In golf, you may drive for show and putt for dough, but it’s what you do with that money that truly makes a statement about your sportsmanship. Matt Olson and some of his closest friends are putting their putters where their hearts are – with children battling tough medical conditions at Cincinnati Children’s.
“My family has been doing charitable golf outings for years,” Matt said. “Eight years ago, four of my buddies who are passionate about golf came to me to see how we could start our own charitable golf outing.”

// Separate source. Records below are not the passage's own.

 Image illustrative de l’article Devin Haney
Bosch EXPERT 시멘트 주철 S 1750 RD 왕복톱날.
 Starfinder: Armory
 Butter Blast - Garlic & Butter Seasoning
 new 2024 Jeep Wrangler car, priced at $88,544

The Cincinnati Golfers for Charity was born. Each year, they choose a different beneficiary that helps children. Several divisions and departments at Cincinnati Children’s have benefited, like the Kelly O’Leary Center for Autism Spectrum Disorders, Division of Rheumatology, Cincinnati Children’s Hearing Aid Trust and, this year, the Cincinnati Center for Eosinophilic Disorders (CCED).

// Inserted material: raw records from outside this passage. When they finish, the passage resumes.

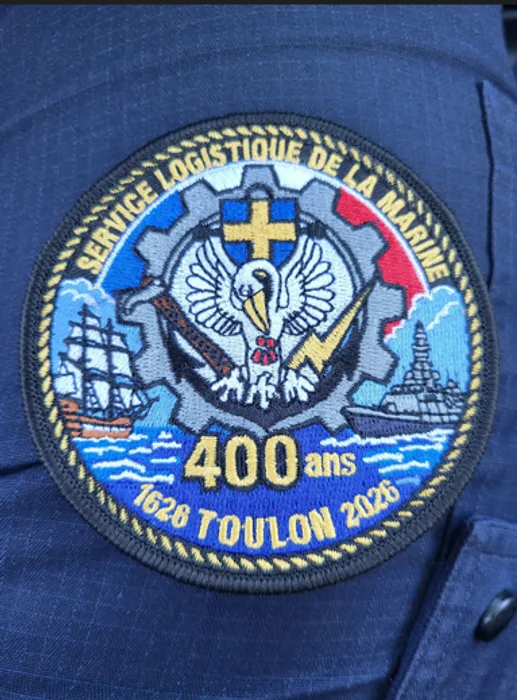 CustomHatsNow.Com - Embroidered Patches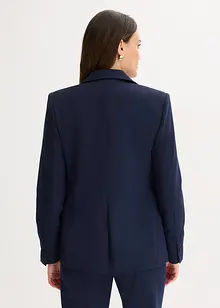 Blazer con impunture decorative a mano, bonprix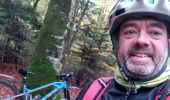 Trail Electric bike Saint-Clément - sortie vtt 01112023 deneuvre - Photo 7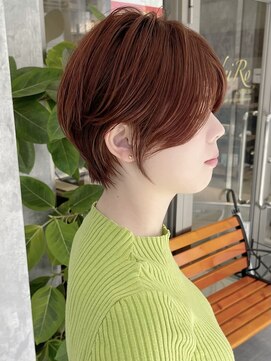 ネイロ 錦糸町(NeiRo) ♪顔型診断ショート骨格補正似合わせショートカット上手い錦糸町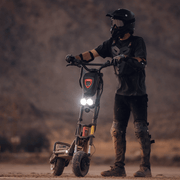 Warrior 11 Pro+ Electric Scooter - Outside Town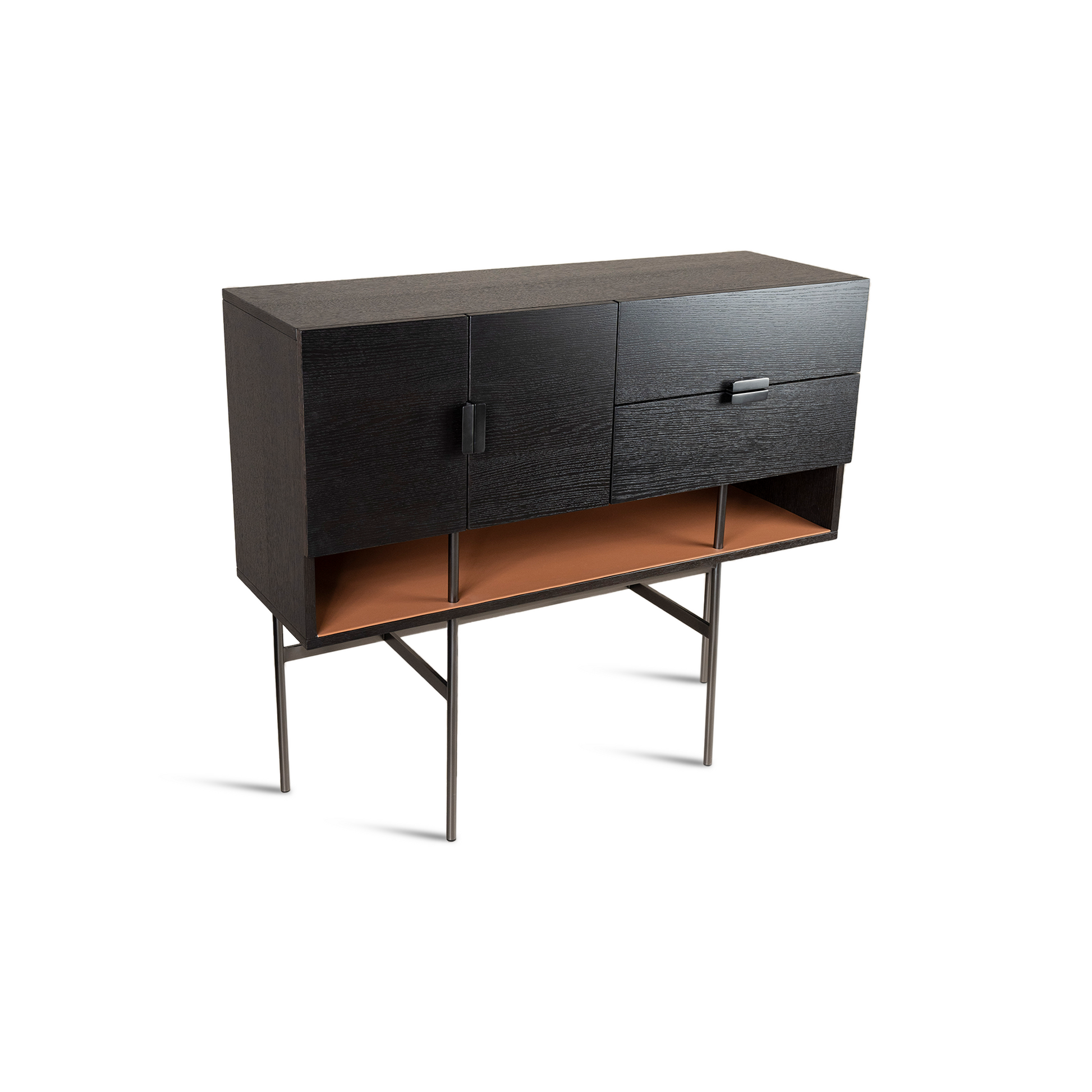 Modern Console Cabinet Modern Home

The CCED is especially close to the hearts of Matt’s family since his daughter has eosinophilic esophagitis (EE) – a devastating disease that causes the body to treat food like a foreign invader and attack internal organs.
“Cincinnati Children’s has the best researchers and doctors working on finding a cure for EE,” he says. “We don’t think she will live her whole life with this disease because of the work they are doing.”
And Matt isn’t the only one whose family has been personally impacted by the Cincinnati Golfers for Charity’s contributions.
“When the board is deciding on the beneficiary for the year, we like to help people we know. We like to see who really needs the money and how much that can affect children,” Matt says. “We want to have a big impact for as many local people as possible.”
Keeping kids healthy, well and engaged in the community is what drives the players, because while golf may be a favorite pastime, organizing a golf outing can be quite a challenge.
“We play 100 holes in one day,” Matt says. Due to time and space constraints, the group is limited to about 45 golfers on the course, so to raise more money and help more kids, we would need to open the event up to more golfers on another course.
The event has raised more than $1 million in just eight years, and Matt says the key to its success is an active and engaged board. Matt, the other founders and original board members, Dan Ryan, Pete Kopf, Dave Geppert and Mike Stagnaro, and new board member Andy Sathe have built a board that is committed to – just like Cincinnati Children’s – bettering the lives of kids and families in Cincinnati and around the world.